The various sides on these issues must look beyond narrow interests in order to ensure that our nation is less susceptible in the future to international energy coercion. In particular, the final energy bill should promote increased development of domestic sources with appropriate attention to environmental and other safeguards, but this development must take place within the context of a comprehensive energy program that includes substantial increases in vehicle fuel efficiency, and a sharp reduction in wasteful energy consumption.

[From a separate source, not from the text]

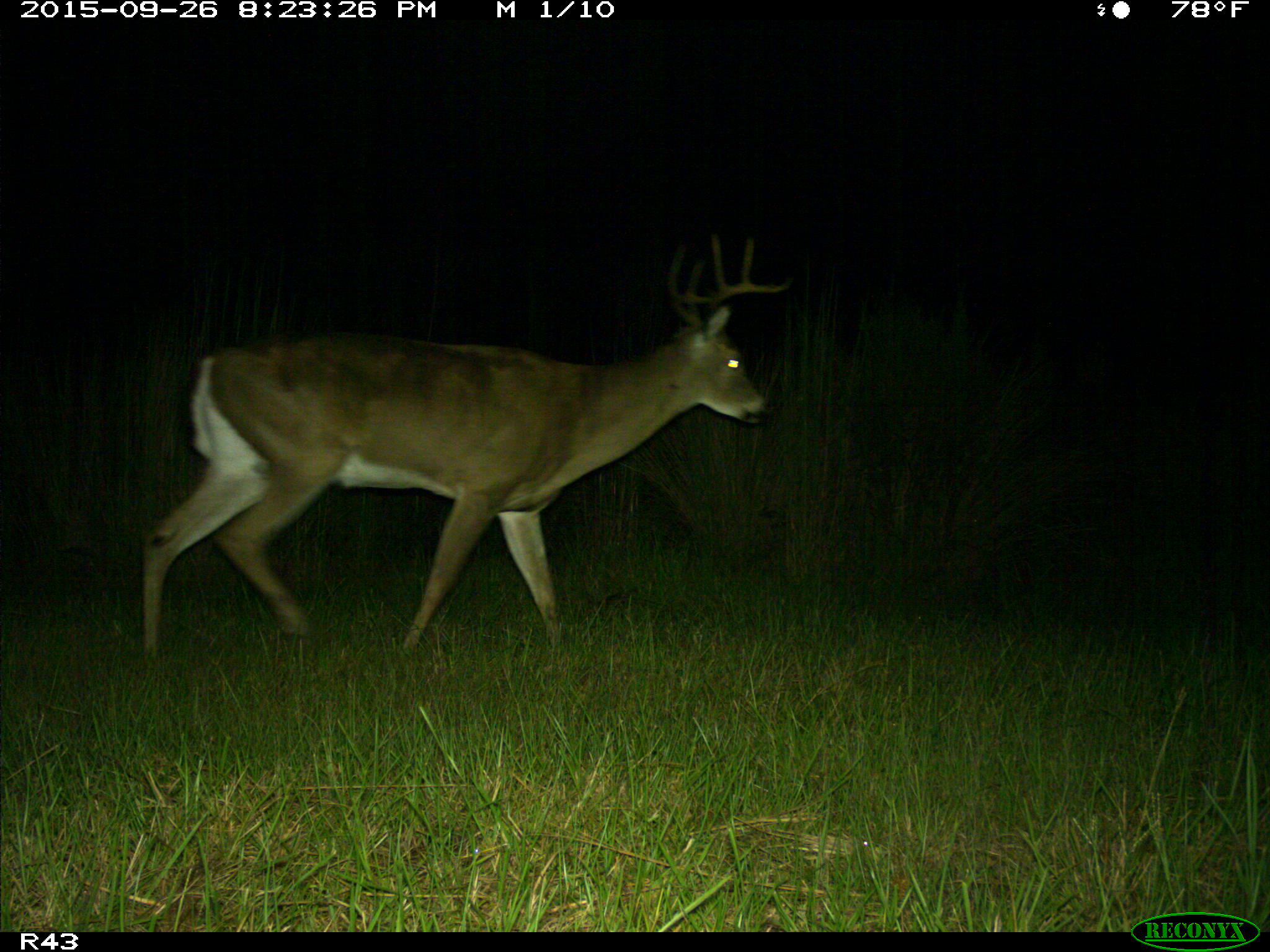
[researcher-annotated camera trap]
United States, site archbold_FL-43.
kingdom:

As is well known, proposals for development of the Arctic National Wildlife Refuge (ANWR) have been fraught with controversy for a variety of reasons, including the potential environmental impact, a protracted production start date, conflicting oil quantity estimates, and the existence of alternative oil fields in less protected areas. Thus, although AJC has a firm commitment to increased development of domestic energy sources, these considerations evidence the need for more research into the amount of recoverable oil present in the area.

Assuming research bears out the presence of sufficient recoverable oil, AJC would, given the urgent need for the United States to move toward increased energy independence, accept provisions allowing for exploration and development of ANWR accompanied by sound environmental safeguards, but only as part of an overall package that mandates substantially strengthened CAFE standards, and other measures to encourage efficiency and conservation that are necessary elements of a balanced approach to achieving greater energy independence.